# BRIEF
Could you write out every item below word for word, leaving out the pictures?

Image-based spatial reasoning data

========================

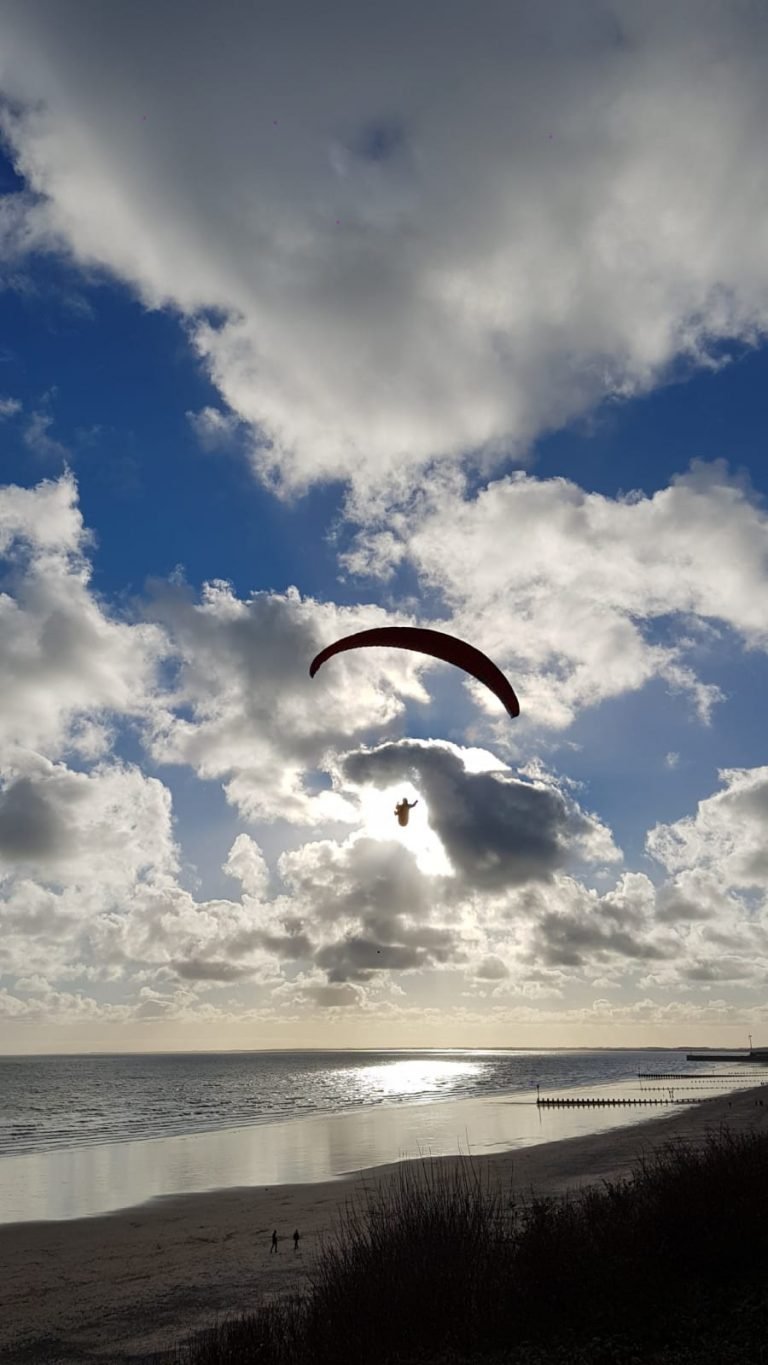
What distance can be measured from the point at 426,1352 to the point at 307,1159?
33031 mm

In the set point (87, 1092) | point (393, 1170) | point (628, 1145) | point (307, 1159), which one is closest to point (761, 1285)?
point (393, 1170)

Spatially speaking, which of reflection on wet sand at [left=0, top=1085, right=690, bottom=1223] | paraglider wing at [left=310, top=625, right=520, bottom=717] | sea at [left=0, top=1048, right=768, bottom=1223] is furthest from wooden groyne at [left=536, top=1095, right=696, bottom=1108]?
paraglider wing at [left=310, top=625, right=520, bottom=717]

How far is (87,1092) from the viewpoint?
110000 millimetres

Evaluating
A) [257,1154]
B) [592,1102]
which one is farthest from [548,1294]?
[592,1102]

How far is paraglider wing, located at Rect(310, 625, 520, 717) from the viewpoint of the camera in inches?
664

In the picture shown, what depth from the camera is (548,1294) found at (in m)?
9.23

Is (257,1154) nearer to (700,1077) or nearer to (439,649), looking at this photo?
(439,649)

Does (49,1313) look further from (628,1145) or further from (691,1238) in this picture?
(628,1145)

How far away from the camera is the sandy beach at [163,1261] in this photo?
1294 centimetres

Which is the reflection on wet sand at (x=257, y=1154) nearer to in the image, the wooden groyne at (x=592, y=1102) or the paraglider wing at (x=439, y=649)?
the wooden groyne at (x=592, y=1102)

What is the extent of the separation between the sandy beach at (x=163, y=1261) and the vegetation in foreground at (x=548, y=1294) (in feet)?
9.25

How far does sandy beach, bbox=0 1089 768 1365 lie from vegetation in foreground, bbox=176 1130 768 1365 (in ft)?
9.25

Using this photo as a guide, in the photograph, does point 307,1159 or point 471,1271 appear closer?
point 471,1271

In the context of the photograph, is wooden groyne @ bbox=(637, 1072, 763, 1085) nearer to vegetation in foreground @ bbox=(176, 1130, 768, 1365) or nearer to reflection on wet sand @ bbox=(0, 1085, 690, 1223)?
reflection on wet sand @ bbox=(0, 1085, 690, 1223)
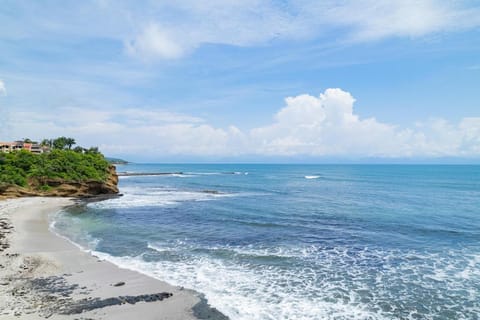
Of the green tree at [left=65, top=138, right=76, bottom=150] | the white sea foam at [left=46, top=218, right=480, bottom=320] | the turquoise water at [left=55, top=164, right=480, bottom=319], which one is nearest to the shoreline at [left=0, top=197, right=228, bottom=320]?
the white sea foam at [left=46, top=218, right=480, bottom=320]

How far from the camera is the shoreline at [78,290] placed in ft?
39.0

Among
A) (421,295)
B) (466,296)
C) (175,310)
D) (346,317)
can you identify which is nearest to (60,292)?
(175,310)

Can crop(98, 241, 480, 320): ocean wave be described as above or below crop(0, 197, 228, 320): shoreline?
below

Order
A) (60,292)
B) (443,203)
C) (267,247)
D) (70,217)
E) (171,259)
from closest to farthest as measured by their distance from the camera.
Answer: (60,292), (171,259), (267,247), (70,217), (443,203)

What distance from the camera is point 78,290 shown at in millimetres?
13875

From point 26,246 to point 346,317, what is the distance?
20481 mm

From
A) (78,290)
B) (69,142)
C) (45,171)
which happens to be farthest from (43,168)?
(69,142)

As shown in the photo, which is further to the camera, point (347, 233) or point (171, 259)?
point (347, 233)

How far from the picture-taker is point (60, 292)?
534 inches

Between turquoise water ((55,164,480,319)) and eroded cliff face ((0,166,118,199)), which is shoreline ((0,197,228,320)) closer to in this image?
turquoise water ((55,164,480,319))

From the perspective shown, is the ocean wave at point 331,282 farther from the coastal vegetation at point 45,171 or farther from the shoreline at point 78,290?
the coastal vegetation at point 45,171

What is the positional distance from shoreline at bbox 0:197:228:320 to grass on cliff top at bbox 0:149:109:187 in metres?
26.7

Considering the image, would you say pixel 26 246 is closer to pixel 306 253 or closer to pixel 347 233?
pixel 306 253

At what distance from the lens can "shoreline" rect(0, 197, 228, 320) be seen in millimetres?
11891
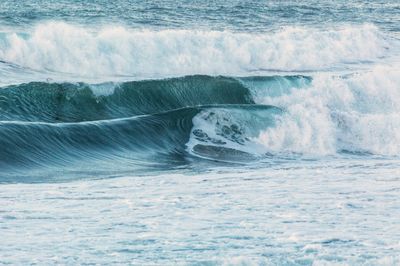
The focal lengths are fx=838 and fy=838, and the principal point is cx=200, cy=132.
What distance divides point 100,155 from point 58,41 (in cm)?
995

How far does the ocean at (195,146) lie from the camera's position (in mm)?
7844

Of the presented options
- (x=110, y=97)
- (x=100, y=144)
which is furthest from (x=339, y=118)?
(x=100, y=144)

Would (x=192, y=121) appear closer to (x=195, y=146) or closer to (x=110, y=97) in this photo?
(x=195, y=146)

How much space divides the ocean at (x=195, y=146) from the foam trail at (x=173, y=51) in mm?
59

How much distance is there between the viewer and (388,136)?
15.1 meters

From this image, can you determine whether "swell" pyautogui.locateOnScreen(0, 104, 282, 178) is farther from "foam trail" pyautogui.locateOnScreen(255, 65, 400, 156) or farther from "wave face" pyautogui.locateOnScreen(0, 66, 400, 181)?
"foam trail" pyautogui.locateOnScreen(255, 65, 400, 156)

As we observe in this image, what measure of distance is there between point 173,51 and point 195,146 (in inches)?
390

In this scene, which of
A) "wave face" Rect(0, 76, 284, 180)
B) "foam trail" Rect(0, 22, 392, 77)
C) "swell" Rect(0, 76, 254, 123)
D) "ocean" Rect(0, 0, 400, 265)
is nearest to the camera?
"ocean" Rect(0, 0, 400, 265)

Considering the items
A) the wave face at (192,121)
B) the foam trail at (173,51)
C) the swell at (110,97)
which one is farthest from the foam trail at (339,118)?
the foam trail at (173,51)

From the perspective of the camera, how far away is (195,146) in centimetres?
1455

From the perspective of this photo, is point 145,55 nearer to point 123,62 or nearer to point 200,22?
point 123,62

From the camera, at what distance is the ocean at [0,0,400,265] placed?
7.84 m

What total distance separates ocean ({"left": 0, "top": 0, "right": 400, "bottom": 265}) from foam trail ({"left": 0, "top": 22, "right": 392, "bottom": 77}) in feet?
0.19

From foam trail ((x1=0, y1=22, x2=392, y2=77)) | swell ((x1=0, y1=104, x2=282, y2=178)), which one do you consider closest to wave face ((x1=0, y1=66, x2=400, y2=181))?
swell ((x1=0, y1=104, x2=282, y2=178))
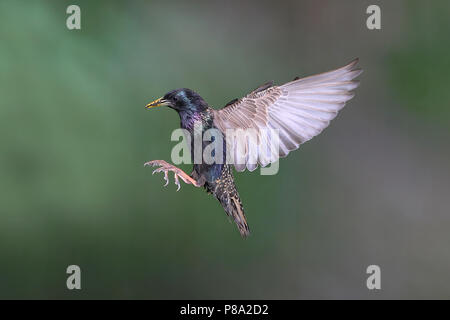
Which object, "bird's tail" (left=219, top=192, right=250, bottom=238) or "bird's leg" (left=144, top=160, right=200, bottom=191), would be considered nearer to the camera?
"bird's leg" (left=144, top=160, right=200, bottom=191)

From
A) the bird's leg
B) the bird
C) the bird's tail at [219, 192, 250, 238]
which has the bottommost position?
the bird's tail at [219, 192, 250, 238]

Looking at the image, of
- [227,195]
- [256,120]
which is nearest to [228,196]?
[227,195]

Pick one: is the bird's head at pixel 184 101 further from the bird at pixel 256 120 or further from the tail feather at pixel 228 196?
the tail feather at pixel 228 196

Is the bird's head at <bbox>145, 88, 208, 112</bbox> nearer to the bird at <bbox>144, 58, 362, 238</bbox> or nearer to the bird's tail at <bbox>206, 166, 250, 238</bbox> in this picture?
the bird at <bbox>144, 58, 362, 238</bbox>

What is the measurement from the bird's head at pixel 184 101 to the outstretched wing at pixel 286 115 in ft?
0.12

========================

# SOLUTION TO THE PROBLEM
What distance can be measured from the point at 426,1352 to the point at 307,1159?
33031 mm

In the set point (87, 1092) | point (393, 1170) | point (628, 1145) | point (307, 1159), which one is closest to point (761, 1285)?
point (393, 1170)

Spatially speaking, which of reflection on wet sand at [left=0, top=1085, right=690, bottom=1223] | paraglider wing at [left=310, top=625, right=520, bottom=717] | sea at [left=0, top=1048, right=768, bottom=1223] is furthest from wooden groyne at [left=536, top=1095, right=696, bottom=1108]?
paraglider wing at [left=310, top=625, right=520, bottom=717]

How far is (87,1092) from the viewpoint?
110000 millimetres

Evaluating
A) [257,1154]
B) [592,1102]
which one is farthest from [548,1294]?
[592,1102]

How far is paraglider wing, located at Rect(310, 625, 520, 717) from the viewpoint of the camera in inches?
664

In the picture shown, what depth from the camera is (548,1294) found at (in m)?
9.23

Is (257,1154) nearer to (700,1077) or nearer to (439,649), looking at this photo?
(439,649)

Does (49,1313) look further from (628,1145) or further from (691,1238) in this picture?
(628,1145)

How far away from the camera is the sandy beach at [163,1261] in this photo?
1294 centimetres

Which is the reflection on wet sand at (x=257, y=1154) nearer to in the image, the wooden groyne at (x=592, y=1102) or the paraglider wing at (x=439, y=649)?
the wooden groyne at (x=592, y=1102)

What is the extent of the separation between the sandy beach at (x=163, y=1261) and the vegetation in foreground at (x=548, y=1294) (in feet)?
9.25

How far does sandy beach, bbox=0 1089 768 1365 lie from vegetation in foreground, bbox=176 1130 768 1365 (in ft)?
9.25

Using this photo as a guide, in the photograph, does point 307,1159 or point 471,1271 appear closer?
point 471,1271

In the context of the photograph, is wooden groyne @ bbox=(637, 1072, 763, 1085) nearer to vegetation in foreground @ bbox=(176, 1130, 768, 1365) or nearer to reflection on wet sand @ bbox=(0, 1085, 690, 1223)?
reflection on wet sand @ bbox=(0, 1085, 690, 1223)
Of the green tree at [left=65, top=138, right=76, bottom=150] | the white sea foam at [left=46, top=218, right=480, bottom=320] | the turquoise water at [left=55, top=164, right=480, bottom=319], which one is nearest to the shoreline at [left=0, top=197, right=228, bottom=320]?
the white sea foam at [left=46, top=218, right=480, bottom=320]

How far from the camera is the shoreline at [78,290] placed in ft?
39.0

Among
A) (421,295)
B) (466,296)
C) (175,310)
D) (346,317)
can you identify which is nearest to (60,292)?
(175,310)

Can crop(98, 241, 480, 320): ocean wave be described as above or below crop(0, 197, 228, 320): shoreline?
below

Order
A) (60,292)
B) (443,203)
C) (267,247)
D) (70,217)
E) (171,259)
from closest to farthest as measured by their distance from the camera.
Answer: (60,292), (171,259), (267,247), (70,217), (443,203)

What distance from the camera is point 78,290 shown at in millimetres?
13875

From point 26,246 to point 346,317, what is the distance?
20481 mm

From
A) (78,290)
B) (69,142)
C) (45,171)
which happens to be farthest from (43,168)?
(69,142)

As shown in the photo, which is further to the camera, point (347, 233) or point (171, 259)?
point (347, 233)

How far from the picture-taker is point (60, 292)?
534 inches

Between turquoise water ((55,164,480,319)) and eroded cliff face ((0,166,118,199)), which is shoreline ((0,197,228,320)) closer to in this image?
turquoise water ((55,164,480,319))

From the perspective shown, is the ocean wave at point 331,282 farther from the coastal vegetation at point 45,171 or farther from the shoreline at point 78,290?
the coastal vegetation at point 45,171

What is the positional distance from shoreline at bbox 0:197:228:320 to grass on cliff top at bbox 0:149:109:187 in metres?
26.7

Considering the image, would you say pixel 26 246 is closer to pixel 306 253 or closer to pixel 347 233?
pixel 306 253

At what distance from the lens can "shoreline" rect(0, 197, 228, 320) be seen in millimetres?
11891
The focal lengths are fx=838 and fy=838, and the principal point is cx=200, cy=132.
What distance divides point 100,155 from point 58,41 (in cm)?
995

How far does the ocean at (195,146) lie from the camera's position (in mm)?
7844

Of the presented options
- (x=110, y=97)
- (x=100, y=144)
which is furthest from (x=339, y=118)?
(x=100, y=144)

Would (x=192, y=121) appear closer to (x=195, y=146) or closer to (x=110, y=97) in this photo?
(x=195, y=146)

How much space divides the ocean at (x=195, y=146) from the foam trail at (x=173, y=51) in mm?
59

How much distance is there between the viewer and (388,136)?
15.1 meters

From this image, can you determine whether "swell" pyautogui.locateOnScreen(0, 104, 282, 178) is farther from "foam trail" pyautogui.locateOnScreen(255, 65, 400, 156) or farther from "wave face" pyautogui.locateOnScreen(0, 66, 400, 181)?
"foam trail" pyautogui.locateOnScreen(255, 65, 400, 156)

As we observe in this image, what measure of distance is there between point 173,51 and point 195,146 (in inches)?
390

In this scene, which of
A) "wave face" Rect(0, 76, 284, 180)
B) "foam trail" Rect(0, 22, 392, 77)
C) "swell" Rect(0, 76, 254, 123)
D) "ocean" Rect(0, 0, 400, 265)
is nearest to the camera?
"ocean" Rect(0, 0, 400, 265)

Considering the items
A) the wave face at (192,121)
B) the foam trail at (173,51)
C) the swell at (110,97)
which one is farthest from the foam trail at (339,118)?
the foam trail at (173,51)

From the perspective of the camera, how far away is (195,146) in centimetres?
1455

From the perspective of this photo, is point 145,55 nearer to point 123,62 or nearer to point 200,22?
point 123,62

From the camera, at what distance is the ocean at [0,0,400,265] placed?
7.84 m

What total distance separates ocean ({"left": 0, "top": 0, "right": 400, "bottom": 265}) from foam trail ({"left": 0, "top": 22, "right": 392, "bottom": 77}) in feet?
0.19

From foam trail ((x1=0, y1=22, x2=392, y2=77)) | swell ((x1=0, y1=104, x2=282, y2=178)), which one do you consider closest to wave face ((x1=0, y1=66, x2=400, y2=181))?
swell ((x1=0, y1=104, x2=282, y2=178))
Which object, "bird's tail" (left=219, top=192, right=250, bottom=238) or "bird's leg" (left=144, top=160, right=200, bottom=191), would be considered nearer to the camera?
"bird's leg" (left=144, top=160, right=200, bottom=191)

From
A) the bird's leg
B) the bird
C) the bird's tail at [219, 192, 250, 238]
which has the bottommost position?
the bird's tail at [219, 192, 250, 238]

Looking at the image, of
- [227,195]
- [256,120]
which is nearest to [228,196]?
[227,195]

Pick one: is the bird's head at pixel 184 101 further from the bird at pixel 256 120 or further from the tail feather at pixel 228 196?
the tail feather at pixel 228 196

Is the bird's head at <bbox>145, 88, 208, 112</bbox> nearer to the bird at <bbox>144, 58, 362, 238</bbox> or nearer to the bird's tail at <bbox>206, 166, 250, 238</bbox> in this picture?
the bird at <bbox>144, 58, 362, 238</bbox>

What is the measurement from the bird's head at pixel 184 101 to the outstretched wing at pixel 286 115 in ft?
0.12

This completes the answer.